#### DOCUMENT SEGMENT ####

SEP vs Solo 401(k): What Plan is a Better Choice

SEP vs Solo 401(k): What Plan is a Better Choice

Published on July 13, 2021

Working for yourself doesn’t mean you have to miss out on the tax benefits that regular employees get from standard workplace retirement plans. If you’re self-employed and looking for a retirement plan, you may be trying to decide between a solo 401(k) and a SEP IRA. With both retirement plans, your investment in your tax-favored retirement:

  • creates tax deductions for the money you invest in the plan,
  • grows tax-deferred inside the plan, and
  • is subject to tax only when you take the money from the plan.

What Is a SEP IRA?

Congress created the Simplified Employee Pension Individual Retirement Account (SEP IRA) in 1978 to extend the IRA concept to small businesses. The term pension in this case is a bit archaic—a SEP IRA is not a defined benefit plan. Rather, it lets the self-employed and small businesses and their employees benefit from simple, tax-advantaged retirement savings accounts similar to personal individual retirement accounts (IRAs).

#### ENTRIES ####

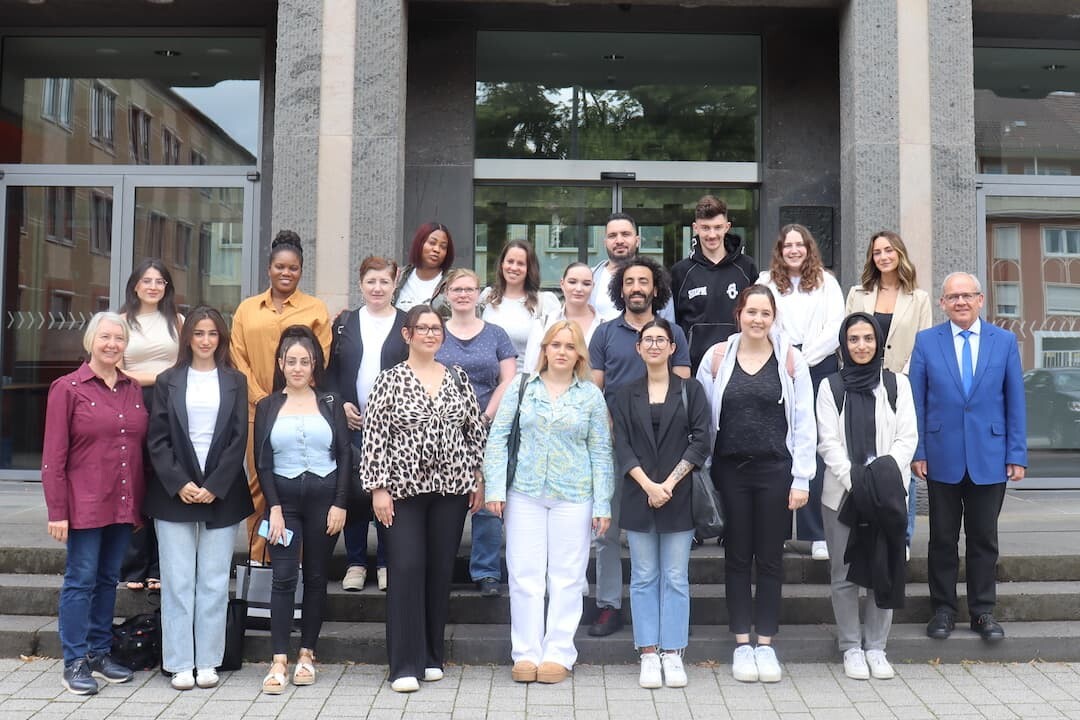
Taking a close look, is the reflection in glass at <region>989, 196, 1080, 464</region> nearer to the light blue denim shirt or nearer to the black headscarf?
the black headscarf

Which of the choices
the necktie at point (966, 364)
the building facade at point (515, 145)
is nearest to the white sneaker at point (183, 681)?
the necktie at point (966, 364)

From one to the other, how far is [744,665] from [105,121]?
8.35 m

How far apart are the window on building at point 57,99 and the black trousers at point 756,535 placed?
26.7ft

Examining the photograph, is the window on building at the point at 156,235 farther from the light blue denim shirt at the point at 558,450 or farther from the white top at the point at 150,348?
the light blue denim shirt at the point at 558,450

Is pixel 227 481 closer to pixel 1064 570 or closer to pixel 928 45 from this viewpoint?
pixel 1064 570

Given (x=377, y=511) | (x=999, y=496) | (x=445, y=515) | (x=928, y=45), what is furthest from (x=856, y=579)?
Answer: (x=928, y=45)

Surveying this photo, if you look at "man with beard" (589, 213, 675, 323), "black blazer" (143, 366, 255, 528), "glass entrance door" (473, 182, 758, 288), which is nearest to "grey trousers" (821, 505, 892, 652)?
"man with beard" (589, 213, 675, 323)

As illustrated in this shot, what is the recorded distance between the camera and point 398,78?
7.86 m

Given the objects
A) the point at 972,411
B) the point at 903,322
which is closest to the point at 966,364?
the point at 972,411

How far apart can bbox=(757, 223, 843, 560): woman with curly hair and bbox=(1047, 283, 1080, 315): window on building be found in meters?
4.99

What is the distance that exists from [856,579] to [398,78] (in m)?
5.29

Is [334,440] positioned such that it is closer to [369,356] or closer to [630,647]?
[369,356]

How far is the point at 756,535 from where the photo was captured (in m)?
5.06

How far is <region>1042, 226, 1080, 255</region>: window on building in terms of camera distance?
379 inches
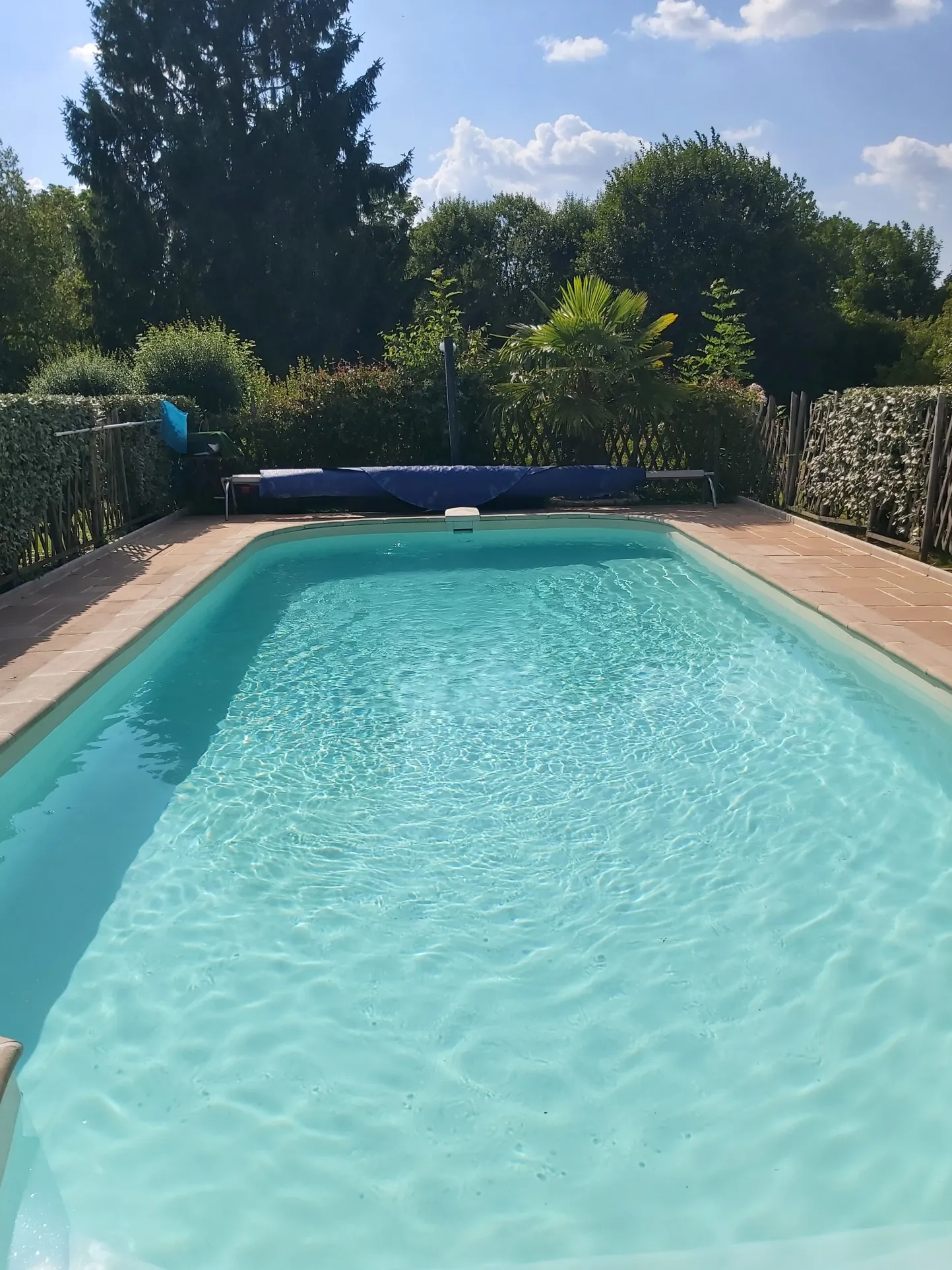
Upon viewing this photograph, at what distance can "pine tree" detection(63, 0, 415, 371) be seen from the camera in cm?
2484

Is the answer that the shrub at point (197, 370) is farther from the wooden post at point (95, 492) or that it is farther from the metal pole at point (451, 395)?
the wooden post at point (95, 492)

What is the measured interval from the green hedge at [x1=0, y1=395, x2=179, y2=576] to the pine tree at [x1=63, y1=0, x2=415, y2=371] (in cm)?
1543

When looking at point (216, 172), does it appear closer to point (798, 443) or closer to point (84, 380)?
point (84, 380)

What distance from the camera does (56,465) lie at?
26.2ft

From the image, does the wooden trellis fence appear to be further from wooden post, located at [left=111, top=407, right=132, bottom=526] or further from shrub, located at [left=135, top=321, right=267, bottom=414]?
wooden post, located at [left=111, top=407, right=132, bottom=526]

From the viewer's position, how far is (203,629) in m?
7.19

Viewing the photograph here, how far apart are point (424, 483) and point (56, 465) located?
464 cm

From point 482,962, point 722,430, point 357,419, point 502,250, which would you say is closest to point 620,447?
point 722,430

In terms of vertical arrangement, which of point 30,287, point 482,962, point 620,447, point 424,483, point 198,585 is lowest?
point 482,962

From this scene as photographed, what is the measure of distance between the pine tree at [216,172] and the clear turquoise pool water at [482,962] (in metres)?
21.5

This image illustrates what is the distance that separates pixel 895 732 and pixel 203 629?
15.7ft

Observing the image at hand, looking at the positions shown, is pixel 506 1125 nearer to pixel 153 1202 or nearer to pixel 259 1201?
pixel 259 1201

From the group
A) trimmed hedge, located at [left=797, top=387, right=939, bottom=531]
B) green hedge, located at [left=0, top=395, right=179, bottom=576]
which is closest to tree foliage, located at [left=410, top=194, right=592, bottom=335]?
trimmed hedge, located at [left=797, top=387, right=939, bottom=531]

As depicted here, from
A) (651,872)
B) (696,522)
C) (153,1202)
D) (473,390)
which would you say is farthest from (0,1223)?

####

_THINGS TO DO_.
1 – According to the retirement plan article, in what year did Congress create the SEP IRA?
2 – Format the rows as a Markdown table with columns Num and Line, giving each line a number and leaving out blank lines. Include only the part of the rows that opens with the line containing "As depicted here, from" and runs through the end of the rows.

_SOLUTIONS PER TASK_.
1 – 1978

2 –
| Num | Line |
|---|---|
| 1 | As depicted here, from |
| 2 | A) (651,872) |
| 3 | B) (696,522) |
| 4 | C) (153,1202) |
| 5 | D) (473,390) |
| 6 | which would you say is farthest from (0,1223)? |